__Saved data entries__
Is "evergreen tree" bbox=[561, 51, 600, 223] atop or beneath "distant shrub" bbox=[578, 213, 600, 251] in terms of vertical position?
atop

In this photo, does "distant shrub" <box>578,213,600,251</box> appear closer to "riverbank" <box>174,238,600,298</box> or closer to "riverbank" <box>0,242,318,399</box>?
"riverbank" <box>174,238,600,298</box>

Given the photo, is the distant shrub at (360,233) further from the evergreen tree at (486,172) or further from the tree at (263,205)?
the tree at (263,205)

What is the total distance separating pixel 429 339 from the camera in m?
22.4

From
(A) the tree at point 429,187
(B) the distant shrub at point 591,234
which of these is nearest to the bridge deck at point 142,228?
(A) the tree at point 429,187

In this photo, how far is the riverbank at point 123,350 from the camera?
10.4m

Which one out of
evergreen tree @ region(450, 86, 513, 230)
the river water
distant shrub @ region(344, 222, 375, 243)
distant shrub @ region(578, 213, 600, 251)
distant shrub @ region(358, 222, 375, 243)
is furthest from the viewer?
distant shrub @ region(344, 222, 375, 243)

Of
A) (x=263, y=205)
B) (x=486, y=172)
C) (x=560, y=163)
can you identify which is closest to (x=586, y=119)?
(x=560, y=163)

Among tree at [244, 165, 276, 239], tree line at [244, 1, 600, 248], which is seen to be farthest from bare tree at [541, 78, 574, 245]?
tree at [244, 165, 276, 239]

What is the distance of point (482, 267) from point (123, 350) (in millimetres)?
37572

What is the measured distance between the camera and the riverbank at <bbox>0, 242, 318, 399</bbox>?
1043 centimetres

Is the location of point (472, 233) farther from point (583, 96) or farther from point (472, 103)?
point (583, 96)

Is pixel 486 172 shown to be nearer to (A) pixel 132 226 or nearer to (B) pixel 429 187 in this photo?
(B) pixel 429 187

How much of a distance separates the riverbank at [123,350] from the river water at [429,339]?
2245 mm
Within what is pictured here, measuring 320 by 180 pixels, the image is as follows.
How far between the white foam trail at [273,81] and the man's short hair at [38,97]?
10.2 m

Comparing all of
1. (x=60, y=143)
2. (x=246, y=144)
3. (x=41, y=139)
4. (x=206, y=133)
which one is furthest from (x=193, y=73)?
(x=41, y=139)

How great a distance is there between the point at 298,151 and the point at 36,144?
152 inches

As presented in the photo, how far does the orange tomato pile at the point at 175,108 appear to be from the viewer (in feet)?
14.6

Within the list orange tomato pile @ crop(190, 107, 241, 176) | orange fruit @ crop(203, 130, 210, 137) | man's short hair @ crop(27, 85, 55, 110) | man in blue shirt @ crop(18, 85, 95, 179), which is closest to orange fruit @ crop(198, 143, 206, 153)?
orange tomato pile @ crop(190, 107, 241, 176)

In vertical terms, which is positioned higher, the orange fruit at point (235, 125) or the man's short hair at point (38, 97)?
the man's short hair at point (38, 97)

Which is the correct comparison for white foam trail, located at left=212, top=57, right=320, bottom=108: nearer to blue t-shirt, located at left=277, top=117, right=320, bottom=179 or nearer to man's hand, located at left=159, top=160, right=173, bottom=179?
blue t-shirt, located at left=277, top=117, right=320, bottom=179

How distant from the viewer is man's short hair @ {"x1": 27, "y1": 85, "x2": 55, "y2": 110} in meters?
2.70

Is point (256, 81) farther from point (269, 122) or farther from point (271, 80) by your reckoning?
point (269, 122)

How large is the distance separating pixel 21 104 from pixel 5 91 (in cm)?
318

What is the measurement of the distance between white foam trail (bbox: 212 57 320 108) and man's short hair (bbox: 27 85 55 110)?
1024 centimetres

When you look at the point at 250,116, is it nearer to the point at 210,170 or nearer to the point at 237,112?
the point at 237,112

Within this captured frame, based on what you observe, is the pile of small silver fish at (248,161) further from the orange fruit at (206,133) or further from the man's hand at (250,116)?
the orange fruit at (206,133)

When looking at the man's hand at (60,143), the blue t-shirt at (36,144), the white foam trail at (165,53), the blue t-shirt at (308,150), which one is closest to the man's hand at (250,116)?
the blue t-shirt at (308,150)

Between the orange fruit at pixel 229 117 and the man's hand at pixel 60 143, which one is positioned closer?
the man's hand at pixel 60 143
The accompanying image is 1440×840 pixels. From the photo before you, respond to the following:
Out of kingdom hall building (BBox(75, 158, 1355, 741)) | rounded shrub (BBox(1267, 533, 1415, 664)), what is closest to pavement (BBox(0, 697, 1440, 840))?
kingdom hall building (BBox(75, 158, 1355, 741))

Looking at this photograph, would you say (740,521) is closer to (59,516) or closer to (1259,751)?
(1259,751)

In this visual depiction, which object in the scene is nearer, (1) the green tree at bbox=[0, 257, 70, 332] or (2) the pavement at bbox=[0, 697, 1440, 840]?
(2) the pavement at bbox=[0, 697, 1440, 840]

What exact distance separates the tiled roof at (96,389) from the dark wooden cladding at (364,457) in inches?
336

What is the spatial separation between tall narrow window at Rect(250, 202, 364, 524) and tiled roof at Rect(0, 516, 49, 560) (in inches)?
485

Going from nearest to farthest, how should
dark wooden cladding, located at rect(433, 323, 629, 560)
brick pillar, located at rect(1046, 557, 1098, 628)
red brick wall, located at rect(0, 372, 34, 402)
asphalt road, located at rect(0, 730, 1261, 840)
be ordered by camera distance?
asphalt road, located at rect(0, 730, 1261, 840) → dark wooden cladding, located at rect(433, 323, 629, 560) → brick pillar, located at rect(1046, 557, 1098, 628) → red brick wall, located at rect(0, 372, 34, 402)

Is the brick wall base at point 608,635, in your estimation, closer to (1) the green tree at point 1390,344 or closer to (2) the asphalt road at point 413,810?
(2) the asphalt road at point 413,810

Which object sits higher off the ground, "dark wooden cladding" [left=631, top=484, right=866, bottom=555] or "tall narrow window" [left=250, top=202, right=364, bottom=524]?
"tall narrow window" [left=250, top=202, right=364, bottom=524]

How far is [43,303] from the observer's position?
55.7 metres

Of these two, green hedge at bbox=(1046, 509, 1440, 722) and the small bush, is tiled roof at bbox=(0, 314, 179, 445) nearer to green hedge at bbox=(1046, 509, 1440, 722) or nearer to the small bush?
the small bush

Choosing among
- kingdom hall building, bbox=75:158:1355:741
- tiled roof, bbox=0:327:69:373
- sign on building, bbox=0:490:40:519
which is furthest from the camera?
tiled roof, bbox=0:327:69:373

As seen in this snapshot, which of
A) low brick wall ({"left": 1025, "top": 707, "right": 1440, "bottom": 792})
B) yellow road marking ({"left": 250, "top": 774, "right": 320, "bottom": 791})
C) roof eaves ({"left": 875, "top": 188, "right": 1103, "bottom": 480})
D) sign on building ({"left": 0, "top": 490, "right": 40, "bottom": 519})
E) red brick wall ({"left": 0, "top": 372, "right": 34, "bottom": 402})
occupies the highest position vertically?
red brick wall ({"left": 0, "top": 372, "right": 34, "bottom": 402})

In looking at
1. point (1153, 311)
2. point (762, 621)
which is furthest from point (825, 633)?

__What you need to do__
Transcribe the whole listing exactly.

__Exercise output__
Is "evergreen tree" bbox=[561, 51, 600, 223] atop or beneath "distant shrub" bbox=[578, 213, 600, 251] in terms of vertical position?
atop

In this photo, does "distant shrub" <box>578,213,600,251</box> appear closer to "riverbank" <box>174,238,600,298</box> or closer to "riverbank" <box>0,242,318,399</box>?
"riverbank" <box>174,238,600,298</box>

Given the photo, is the distant shrub at (360,233) further from the evergreen tree at (486,172) or further from the tree at (263,205)?
the tree at (263,205)

What is the total distance separating pixel 429 339 from the camera in m?
22.4

From
(A) the tree at point 429,187
(B) the distant shrub at point 591,234
which of these is nearest to the bridge deck at point 142,228?
(A) the tree at point 429,187

In this photo, how far is the riverbank at point 123,350 from the camera?
10.4m

Which one out of
evergreen tree @ region(450, 86, 513, 230)
the river water
distant shrub @ region(344, 222, 375, 243)
distant shrub @ region(578, 213, 600, 251)
distant shrub @ region(358, 222, 375, 243)
is furthest from the viewer?
distant shrub @ region(344, 222, 375, 243)

Of
A) (x=263, y=205)
B) (x=486, y=172)
C) (x=560, y=163)
can you identify which is closest to (x=586, y=119)?
(x=560, y=163)

Among tree at [244, 165, 276, 239], tree line at [244, 1, 600, 248], which is seen to be farthest from bare tree at [541, 78, 574, 245]?
tree at [244, 165, 276, 239]

What is the distance of point (482, 267) from point (123, 350) (in millimetres)?
37572

What is the measured distance between the camera and the riverbank at <bbox>0, 242, 318, 399</bbox>?
1043 centimetres

Is the location of point (472, 233) farther from point (583, 96) or farther from point (472, 103)?
point (583, 96)

Is pixel 486 172 shown to be nearer to (A) pixel 132 226 or nearer to (B) pixel 429 187 in this photo?
(B) pixel 429 187

How much of a distance separates the riverbank at [123,350] from the river water at [429,339]?
2245 mm
Within what is pictured here, measuring 320 by 180 pixels, the image is as follows.
How far between the white foam trail at [273,81] and the man's short hair at [38,97]?
10.2 m

Comparing all of
1. (x=60, y=143)
2. (x=246, y=144)
3. (x=41, y=139)
4. (x=206, y=133)
which one is furthest from (x=193, y=73)?
(x=41, y=139)

How great a distance is there between the point at 298,151 and the point at 36,144?
152 inches

As presented in the photo, how far does the orange tomato pile at the point at 175,108 appear to be from the viewer (in feet)?
14.6

Within the list orange tomato pile @ crop(190, 107, 241, 176) | orange fruit @ crop(203, 130, 210, 137) | man's short hair @ crop(27, 85, 55, 110) | man in blue shirt @ crop(18, 85, 95, 179), which is closest to orange fruit @ crop(198, 143, 206, 153)?
orange tomato pile @ crop(190, 107, 241, 176)

In vertical terms, which is positioned higher, the orange fruit at point (235, 125) or the man's short hair at point (38, 97)?
the man's short hair at point (38, 97)

Which is the correct comparison for white foam trail, located at left=212, top=57, right=320, bottom=108: nearer to blue t-shirt, located at left=277, top=117, right=320, bottom=179 or nearer to man's hand, located at left=159, top=160, right=173, bottom=179?
blue t-shirt, located at left=277, top=117, right=320, bottom=179

How distant from the viewer is man's short hair @ {"x1": 27, "y1": 85, "x2": 55, "y2": 110} in meters?
2.70

Is point (256, 81) farther from point (269, 122) or farther from point (271, 80) by your reckoning?
point (269, 122)

How large is the distance separating pixel 21 104 from pixel 5 91 (in cm)?
318

What is the measurement of the distance between white foam trail (bbox: 212 57 320 108) and man's short hair (bbox: 27 85 55 110)?
1024 centimetres

When you look at the point at 250,116, is it nearer to the point at 210,170 or nearer to the point at 237,112?
the point at 237,112

Within this captured frame, based on what you observe, is the pile of small silver fish at (248,161) further from the orange fruit at (206,133) or further from the man's hand at (250,116)?
the orange fruit at (206,133)

When looking at the man's hand at (60,143), the blue t-shirt at (36,144), the white foam trail at (165,53), the blue t-shirt at (308,150), which one is closest to the man's hand at (250,116)?
the blue t-shirt at (308,150)

Between the orange fruit at pixel 229 117 and the man's hand at pixel 60 143, which one is positioned closer?
the man's hand at pixel 60 143
The accompanying image is 1440×840 pixels. From the photo before you, respond to the following:
Out of kingdom hall building (BBox(75, 158, 1355, 741)) | rounded shrub (BBox(1267, 533, 1415, 664)), what is closest to pavement (BBox(0, 697, 1440, 840))?
kingdom hall building (BBox(75, 158, 1355, 741))

Looking at this photograph, would you say (740,521) is closer to (59,516) or closer to (1259,751)?
(1259,751)

In this visual depiction, which object in the scene is nearer, (1) the green tree at bbox=[0, 257, 70, 332] or (2) the pavement at bbox=[0, 697, 1440, 840]?
(2) the pavement at bbox=[0, 697, 1440, 840]

What exact distance separates the tiled roof at (96,389) from the dark wooden cladding at (364,457) in inches?
336

What is the spatial separation between tall narrow window at Rect(250, 202, 364, 524) and tiled roof at Rect(0, 516, 49, 560) (in inches)?
485

Going from nearest to farthest, how should
dark wooden cladding, located at rect(433, 323, 629, 560)
brick pillar, located at rect(1046, 557, 1098, 628)
red brick wall, located at rect(0, 372, 34, 402)
asphalt road, located at rect(0, 730, 1261, 840)
be ordered by camera distance?
asphalt road, located at rect(0, 730, 1261, 840) → dark wooden cladding, located at rect(433, 323, 629, 560) → brick pillar, located at rect(1046, 557, 1098, 628) → red brick wall, located at rect(0, 372, 34, 402)

Is the brick wall base at point 608,635, in your estimation, closer to (1) the green tree at point 1390,344 or closer to (2) the asphalt road at point 413,810?
(2) the asphalt road at point 413,810

Which object sits higher off the ground, "dark wooden cladding" [left=631, top=484, right=866, bottom=555] or "tall narrow window" [left=250, top=202, right=364, bottom=524]?
"tall narrow window" [left=250, top=202, right=364, bottom=524]

How far is [43,303] from the observer's position?
55.7 metres

Of these two, green hedge at bbox=(1046, 509, 1440, 722) and the small bush, is tiled roof at bbox=(0, 314, 179, 445) nearer to green hedge at bbox=(1046, 509, 1440, 722) or nearer to the small bush?
the small bush

Choosing among
- kingdom hall building, bbox=75:158:1355:741
- tiled roof, bbox=0:327:69:373
- sign on building, bbox=0:490:40:519
which is furthest from the camera?
tiled roof, bbox=0:327:69:373

As seen in this snapshot, which of
A) low brick wall ({"left": 1025, "top": 707, "right": 1440, "bottom": 792})
B) yellow road marking ({"left": 250, "top": 774, "right": 320, "bottom": 791})
C) roof eaves ({"left": 875, "top": 188, "right": 1103, "bottom": 480})
D) sign on building ({"left": 0, "top": 490, "right": 40, "bottom": 519})
E) red brick wall ({"left": 0, "top": 372, "right": 34, "bottom": 402})
occupies the highest position vertically?
red brick wall ({"left": 0, "top": 372, "right": 34, "bottom": 402})

In looking at
1. point (1153, 311)
2. point (762, 621)
which is furthest from point (825, 633)?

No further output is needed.